Gaussian Truncation
Setup code
using CairoMakie
using Distributions
using LinearAlgebra
function gauss1(x; σ)
𝒟 = Normal(zero(σ), σ)
return pdf.(𝒟, x)
end
function gauss2(x, y; Σ)
𝒟 = MvNormal(fill!(similar(Σ, 2), 0), Σ)
xy = Iterators.product(x, y)
return map(Iterators.product(x, y)) do xy
pdf(𝒟, [xy...])
end
endUnivariate (1D)
Definition
Given the variance $σ^2$, the 1D Gaussian distribution is defined for $x ∈ ℝ$ to be
\[\begin{align} G(x; σ) &≡ \frac{1}{\sqrt{2πσ^2}} e^{-x^2 / 2σ^2} \label{eqn:gaussian1} \end{align}\]
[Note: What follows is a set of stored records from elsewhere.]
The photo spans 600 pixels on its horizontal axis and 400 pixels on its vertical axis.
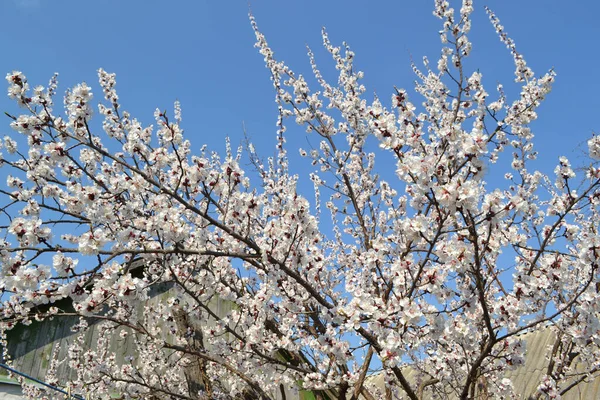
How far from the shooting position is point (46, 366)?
8602 millimetres

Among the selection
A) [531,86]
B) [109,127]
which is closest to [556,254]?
[531,86]

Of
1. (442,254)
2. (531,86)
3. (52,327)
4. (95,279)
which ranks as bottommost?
(95,279)

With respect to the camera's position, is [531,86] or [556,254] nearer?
[556,254]

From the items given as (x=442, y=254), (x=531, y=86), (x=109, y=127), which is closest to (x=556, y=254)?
(x=442, y=254)

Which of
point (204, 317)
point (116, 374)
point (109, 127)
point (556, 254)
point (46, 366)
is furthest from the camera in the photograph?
point (46, 366)

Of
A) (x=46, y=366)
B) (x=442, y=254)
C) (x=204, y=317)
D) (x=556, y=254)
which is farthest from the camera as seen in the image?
(x=46, y=366)

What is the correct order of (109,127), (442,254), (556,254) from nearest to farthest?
(442,254)
(556,254)
(109,127)

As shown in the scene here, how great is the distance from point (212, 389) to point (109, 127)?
12.4ft

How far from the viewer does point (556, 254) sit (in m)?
3.53

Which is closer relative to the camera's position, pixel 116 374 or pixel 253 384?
pixel 253 384

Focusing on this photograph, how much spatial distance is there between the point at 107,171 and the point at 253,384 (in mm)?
2761

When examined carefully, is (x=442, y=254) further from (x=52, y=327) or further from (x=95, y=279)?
(x=52, y=327)

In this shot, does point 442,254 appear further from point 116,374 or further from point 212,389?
point 116,374

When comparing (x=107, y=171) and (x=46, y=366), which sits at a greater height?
(x=107, y=171)
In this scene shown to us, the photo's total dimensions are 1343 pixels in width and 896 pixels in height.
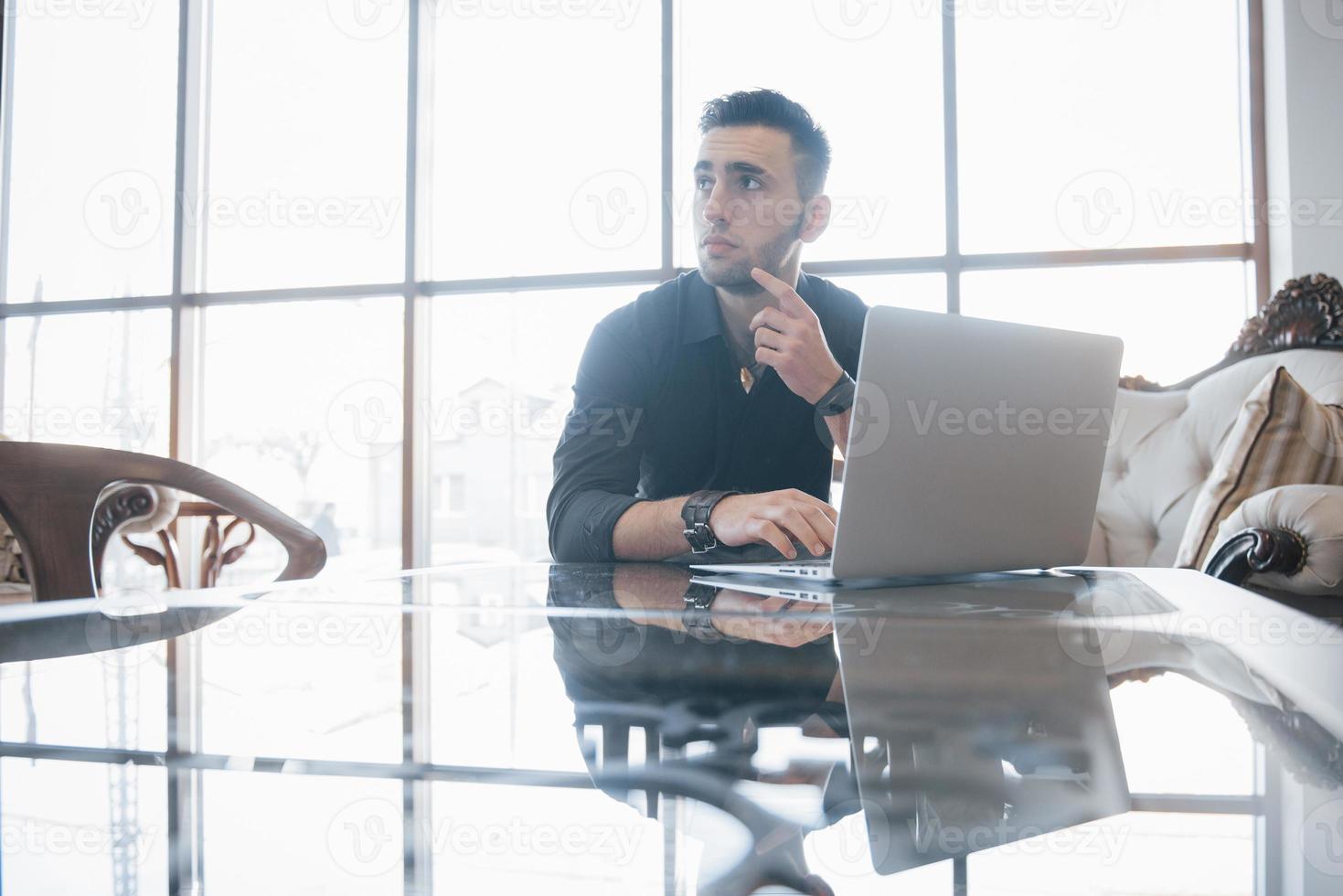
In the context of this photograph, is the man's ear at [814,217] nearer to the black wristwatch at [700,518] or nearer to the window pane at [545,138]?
the black wristwatch at [700,518]

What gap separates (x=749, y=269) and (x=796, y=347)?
54 cm

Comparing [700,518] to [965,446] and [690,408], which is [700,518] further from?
[690,408]

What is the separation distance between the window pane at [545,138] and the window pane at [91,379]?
1546mm

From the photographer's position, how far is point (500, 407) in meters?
4.04

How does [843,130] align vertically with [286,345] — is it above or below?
above

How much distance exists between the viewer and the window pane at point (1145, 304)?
3434 millimetres

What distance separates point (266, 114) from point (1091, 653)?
4735 millimetres

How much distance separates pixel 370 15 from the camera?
4.16m

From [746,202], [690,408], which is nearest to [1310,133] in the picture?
[746,202]

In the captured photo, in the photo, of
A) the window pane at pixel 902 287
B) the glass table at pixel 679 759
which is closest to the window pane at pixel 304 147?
the window pane at pixel 902 287

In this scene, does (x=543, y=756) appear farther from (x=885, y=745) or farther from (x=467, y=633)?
(x=467, y=633)

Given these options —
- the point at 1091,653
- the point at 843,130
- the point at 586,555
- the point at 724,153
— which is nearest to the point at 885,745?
the point at 1091,653

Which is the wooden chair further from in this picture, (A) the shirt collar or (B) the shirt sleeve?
(A) the shirt collar

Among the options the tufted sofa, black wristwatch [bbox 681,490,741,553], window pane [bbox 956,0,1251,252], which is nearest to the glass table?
black wristwatch [bbox 681,490,741,553]
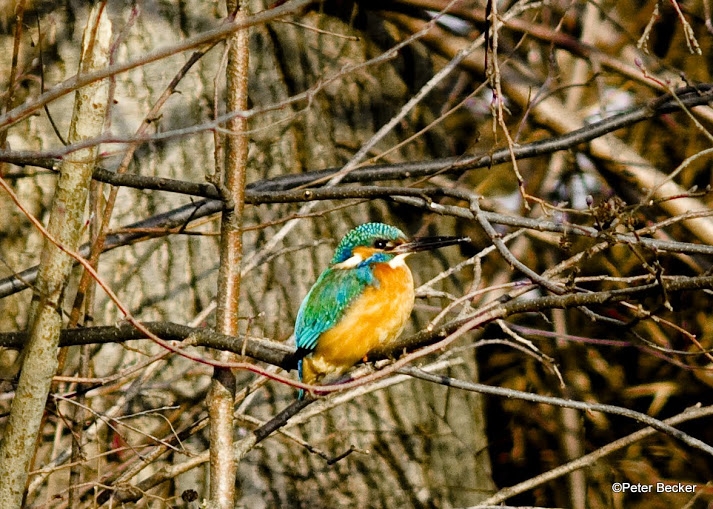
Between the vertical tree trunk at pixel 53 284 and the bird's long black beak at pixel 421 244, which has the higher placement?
Answer: the bird's long black beak at pixel 421 244

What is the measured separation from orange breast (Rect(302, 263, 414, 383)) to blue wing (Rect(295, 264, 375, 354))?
25 millimetres

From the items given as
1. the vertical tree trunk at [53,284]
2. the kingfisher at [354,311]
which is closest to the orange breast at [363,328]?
the kingfisher at [354,311]

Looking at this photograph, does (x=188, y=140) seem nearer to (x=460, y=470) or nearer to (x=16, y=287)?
(x=16, y=287)

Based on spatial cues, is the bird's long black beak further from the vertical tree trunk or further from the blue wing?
the vertical tree trunk

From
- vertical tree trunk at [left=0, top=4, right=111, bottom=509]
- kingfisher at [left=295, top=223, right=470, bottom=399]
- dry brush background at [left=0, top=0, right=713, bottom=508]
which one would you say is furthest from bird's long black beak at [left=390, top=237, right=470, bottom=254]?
vertical tree trunk at [left=0, top=4, right=111, bottom=509]

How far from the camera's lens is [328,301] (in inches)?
115

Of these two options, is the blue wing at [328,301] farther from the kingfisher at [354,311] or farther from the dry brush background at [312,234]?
the dry brush background at [312,234]

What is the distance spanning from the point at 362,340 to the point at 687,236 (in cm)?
218

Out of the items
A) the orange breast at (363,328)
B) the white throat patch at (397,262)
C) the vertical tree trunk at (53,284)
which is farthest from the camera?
the white throat patch at (397,262)

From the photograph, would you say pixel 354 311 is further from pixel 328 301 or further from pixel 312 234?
pixel 312 234

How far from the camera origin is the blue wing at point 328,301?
281cm

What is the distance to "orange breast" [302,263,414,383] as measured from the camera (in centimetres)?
280

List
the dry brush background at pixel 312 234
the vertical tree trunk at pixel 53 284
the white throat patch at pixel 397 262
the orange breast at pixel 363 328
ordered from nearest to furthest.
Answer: the vertical tree trunk at pixel 53 284
the dry brush background at pixel 312 234
the orange breast at pixel 363 328
the white throat patch at pixel 397 262

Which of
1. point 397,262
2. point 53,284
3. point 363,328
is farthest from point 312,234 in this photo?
point 53,284
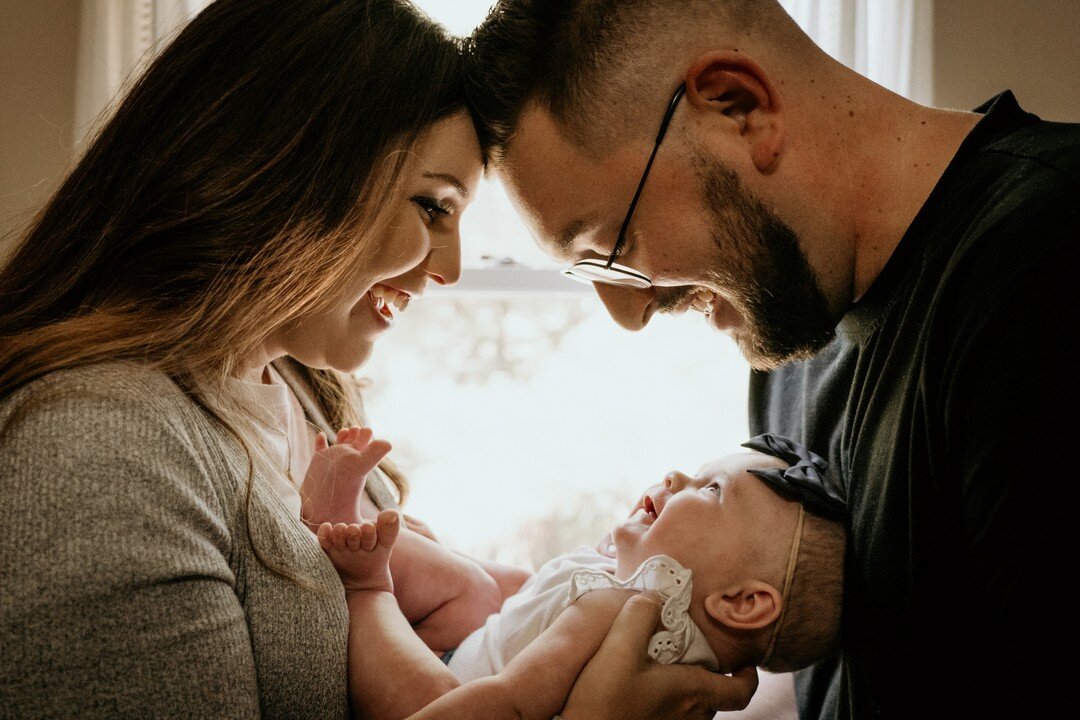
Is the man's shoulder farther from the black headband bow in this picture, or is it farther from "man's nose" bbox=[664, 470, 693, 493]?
"man's nose" bbox=[664, 470, 693, 493]

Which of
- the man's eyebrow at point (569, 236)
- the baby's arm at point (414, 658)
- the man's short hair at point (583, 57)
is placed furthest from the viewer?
the man's eyebrow at point (569, 236)

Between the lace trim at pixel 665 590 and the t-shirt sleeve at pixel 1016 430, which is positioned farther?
the lace trim at pixel 665 590

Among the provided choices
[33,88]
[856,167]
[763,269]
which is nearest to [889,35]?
[856,167]

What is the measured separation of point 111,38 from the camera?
2.13m

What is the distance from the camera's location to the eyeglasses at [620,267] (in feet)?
4.42

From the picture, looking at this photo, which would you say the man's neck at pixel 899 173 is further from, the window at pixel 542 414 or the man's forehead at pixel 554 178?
the window at pixel 542 414

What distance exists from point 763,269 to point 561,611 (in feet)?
2.34

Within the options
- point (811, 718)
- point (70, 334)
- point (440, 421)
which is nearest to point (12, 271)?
point (70, 334)

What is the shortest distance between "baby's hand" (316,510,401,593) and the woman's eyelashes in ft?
1.78

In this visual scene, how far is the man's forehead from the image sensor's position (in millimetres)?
1396

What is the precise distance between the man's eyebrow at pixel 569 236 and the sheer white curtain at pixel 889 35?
3.85 ft

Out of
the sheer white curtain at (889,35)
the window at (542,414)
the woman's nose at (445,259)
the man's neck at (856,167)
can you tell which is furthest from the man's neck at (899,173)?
the window at (542,414)

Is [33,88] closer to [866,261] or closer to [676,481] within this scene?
[676,481]

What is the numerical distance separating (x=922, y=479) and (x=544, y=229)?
2.51 feet
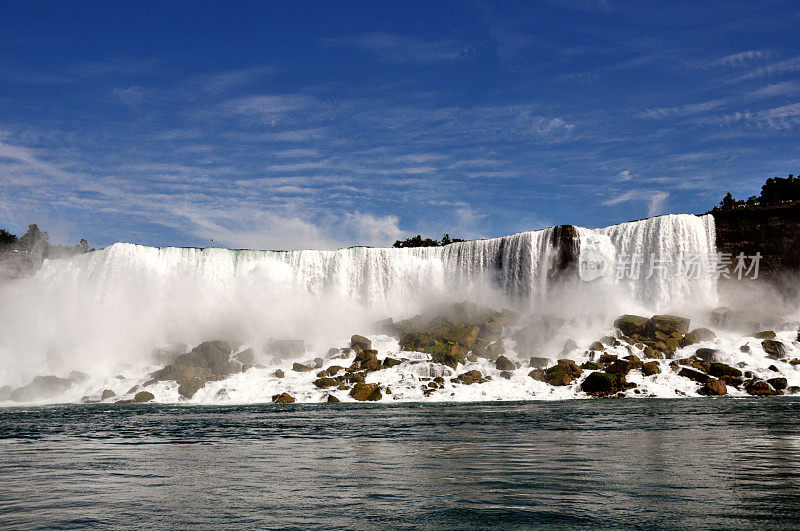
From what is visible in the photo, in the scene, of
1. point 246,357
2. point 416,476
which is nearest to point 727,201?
point 246,357

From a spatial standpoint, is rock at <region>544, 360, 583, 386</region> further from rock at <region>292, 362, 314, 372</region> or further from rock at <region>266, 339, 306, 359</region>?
rock at <region>266, 339, 306, 359</region>

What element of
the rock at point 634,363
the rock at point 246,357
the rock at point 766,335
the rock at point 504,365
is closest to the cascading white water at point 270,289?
the rock at point 246,357

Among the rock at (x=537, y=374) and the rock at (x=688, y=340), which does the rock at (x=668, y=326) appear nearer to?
the rock at (x=688, y=340)

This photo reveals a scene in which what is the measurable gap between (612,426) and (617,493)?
10.0m

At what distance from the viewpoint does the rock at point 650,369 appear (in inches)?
1227

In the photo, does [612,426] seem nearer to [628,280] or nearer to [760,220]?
[628,280]

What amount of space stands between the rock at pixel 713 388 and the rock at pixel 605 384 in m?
3.38

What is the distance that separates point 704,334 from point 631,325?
4.12 m

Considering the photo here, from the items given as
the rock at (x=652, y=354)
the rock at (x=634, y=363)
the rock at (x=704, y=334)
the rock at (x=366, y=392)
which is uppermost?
the rock at (x=704, y=334)

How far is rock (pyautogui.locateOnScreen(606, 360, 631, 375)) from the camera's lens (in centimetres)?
3153

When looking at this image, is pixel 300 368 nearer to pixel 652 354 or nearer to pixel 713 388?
pixel 652 354

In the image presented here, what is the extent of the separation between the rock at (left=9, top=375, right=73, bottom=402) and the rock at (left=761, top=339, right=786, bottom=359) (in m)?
41.0

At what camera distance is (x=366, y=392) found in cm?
3062

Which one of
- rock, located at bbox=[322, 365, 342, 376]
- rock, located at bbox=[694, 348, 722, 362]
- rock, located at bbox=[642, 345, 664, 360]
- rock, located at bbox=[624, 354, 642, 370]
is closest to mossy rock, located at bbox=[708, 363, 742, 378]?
rock, located at bbox=[694, 348, 722, 362]
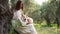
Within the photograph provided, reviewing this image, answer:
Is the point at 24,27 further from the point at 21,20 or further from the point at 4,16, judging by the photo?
the point at 4,16

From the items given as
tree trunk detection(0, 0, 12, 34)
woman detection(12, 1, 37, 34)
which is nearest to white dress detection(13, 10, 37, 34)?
woman detection(12, 1, 37, 34)

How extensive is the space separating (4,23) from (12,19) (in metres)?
0.24

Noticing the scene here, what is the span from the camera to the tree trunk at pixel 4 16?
9.92ft

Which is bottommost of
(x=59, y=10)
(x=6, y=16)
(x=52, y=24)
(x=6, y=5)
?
(x=52, y=24)

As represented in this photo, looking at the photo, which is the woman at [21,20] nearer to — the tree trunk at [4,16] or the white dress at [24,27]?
the white dress at [24,27]

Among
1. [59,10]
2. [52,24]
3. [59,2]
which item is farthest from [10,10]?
[52,24]

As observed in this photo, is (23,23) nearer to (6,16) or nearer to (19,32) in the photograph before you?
(19,32)

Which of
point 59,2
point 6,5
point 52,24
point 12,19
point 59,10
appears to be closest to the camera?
point 6,5

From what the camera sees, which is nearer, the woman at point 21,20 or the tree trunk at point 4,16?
the tree trunk at point 4,16

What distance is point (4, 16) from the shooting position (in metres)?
3.07

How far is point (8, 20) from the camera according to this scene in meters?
3.16

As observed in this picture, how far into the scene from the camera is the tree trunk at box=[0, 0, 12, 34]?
9.92 ft

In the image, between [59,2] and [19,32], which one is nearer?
[19,32]

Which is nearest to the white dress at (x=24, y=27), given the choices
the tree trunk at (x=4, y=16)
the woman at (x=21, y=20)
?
the woman at (x=21, y=20)
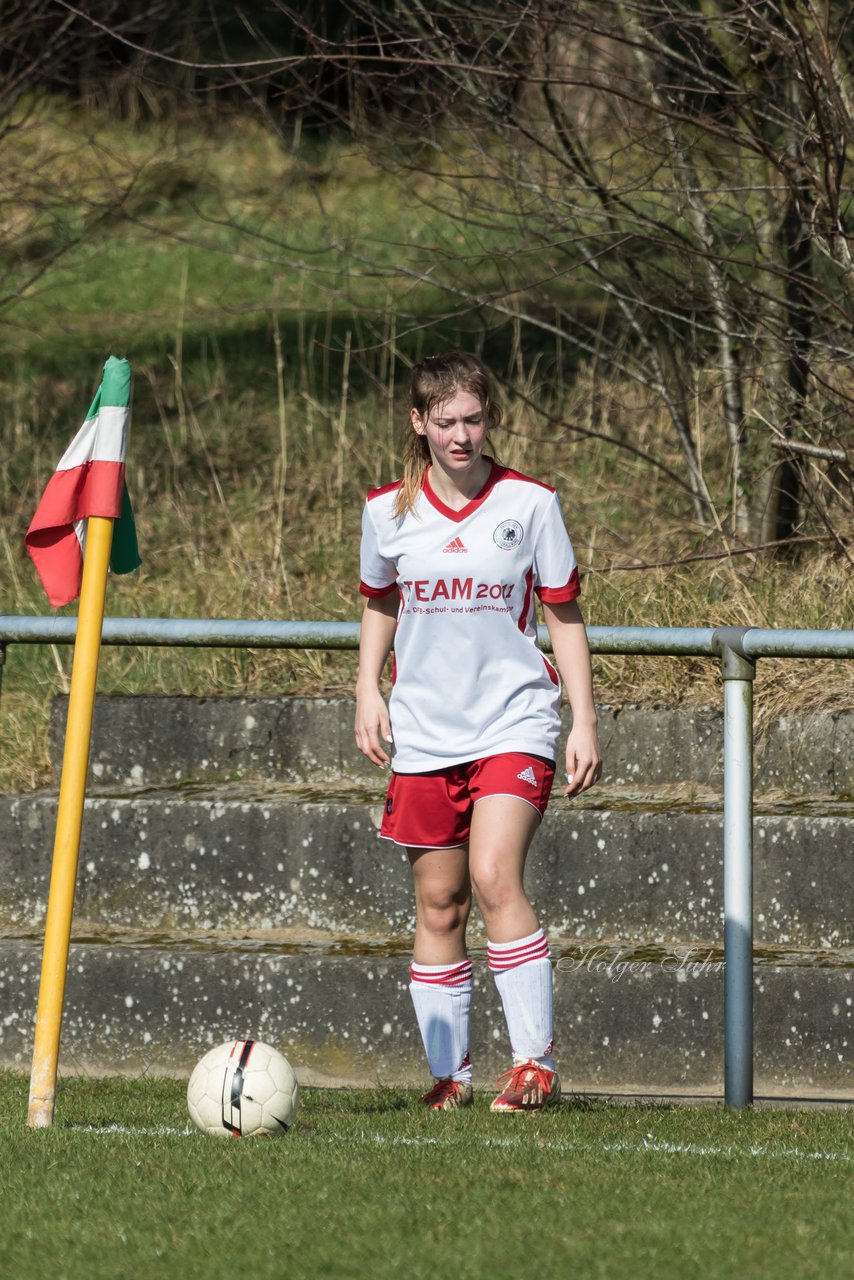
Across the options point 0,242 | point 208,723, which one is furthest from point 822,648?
point 0,242

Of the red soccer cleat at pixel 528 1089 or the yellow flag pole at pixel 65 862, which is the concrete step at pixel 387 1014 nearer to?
the red soccer cleat at pixel 528 1089

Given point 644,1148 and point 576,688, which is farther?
point 576,688

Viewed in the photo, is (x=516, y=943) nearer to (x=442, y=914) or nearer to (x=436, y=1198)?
(x=442, y=914)

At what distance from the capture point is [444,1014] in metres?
4.39

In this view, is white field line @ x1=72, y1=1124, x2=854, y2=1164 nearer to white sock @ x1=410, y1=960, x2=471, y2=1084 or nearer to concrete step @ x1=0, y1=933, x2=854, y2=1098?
white sock @ x1=410, y1=960, x2=471, y2=1084

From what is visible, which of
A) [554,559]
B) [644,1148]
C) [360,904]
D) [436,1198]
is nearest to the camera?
[436,1198]

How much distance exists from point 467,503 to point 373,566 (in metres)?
0.28

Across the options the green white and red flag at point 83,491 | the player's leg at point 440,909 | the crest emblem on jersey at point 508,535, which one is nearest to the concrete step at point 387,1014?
the player's leg at point 440,909

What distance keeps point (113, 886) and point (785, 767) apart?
2290 millimetres

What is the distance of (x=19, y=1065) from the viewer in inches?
219

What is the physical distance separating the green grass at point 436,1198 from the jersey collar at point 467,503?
4.60 ft

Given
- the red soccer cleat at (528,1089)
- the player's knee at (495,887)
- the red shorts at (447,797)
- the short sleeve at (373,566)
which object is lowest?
the red soccer cleat at (528,1089)

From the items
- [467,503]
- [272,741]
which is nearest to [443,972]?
[467,503]

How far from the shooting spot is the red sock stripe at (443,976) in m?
4.42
where we assume the distribution has mean equal to zero ($μ = 0$).
Since the Gaussian function is defined over the entire real line, we must truncate it to a finite size before convolution. We choose to truncate at the $±4σ$ bounds, which simply means that the domain is restricted to $x ∈ [-4σ, +4σ]$.
We choose $σ = h$ (the bandwidth) and guarantee an odd, whole number of points in the discrete kernel by letting
\[\begin{align} \{x_i\} &= -n_h \Delta x + i \Delta x &\text{for } i &∈ \{0, 1, …, 2n_h\} \end{align}\]
where
\[ n_h = \left\lceil \frac{4h}{\Delta x} \right\rceil\]
and $\Delta x$ is the bin size of the histogrammed density.
Multivariate (2D & ND)
Definition
Given a covariance matrix $𝚺$, the multivariate Gaussian distribution is defined for $𝒙 ∈ ℝ^n$ to be
\[\begin{align} G(𝒙; 𝚺) &≡ \frac{1}{\sqrt{(2π)^n |𝚺|}} e^{-𝒙^⊤ 𝚺^{-1} 𝒙 / 2} \label{eqn:gaussian} \end{align}\]
where we assume the distribution has mean equal to zero ($𝝁 = 𝟎$) and $|𝚺| = \det 𝚺$. Like the univariate case, the multivariate Gaussian is unbounded in all directions and must be truncated to a finite range to be of practical use. We extend the univariate truncation definition that $x ∈ [-4σ, +4σ]$ in the following way.
We start with the definition from 1D and note that as long as $𝚺$ is diagonal, the marginalized density over dimensions is equivalent (up to normalization) to the corresponding 1D Gaussian, as shown in Figure 1.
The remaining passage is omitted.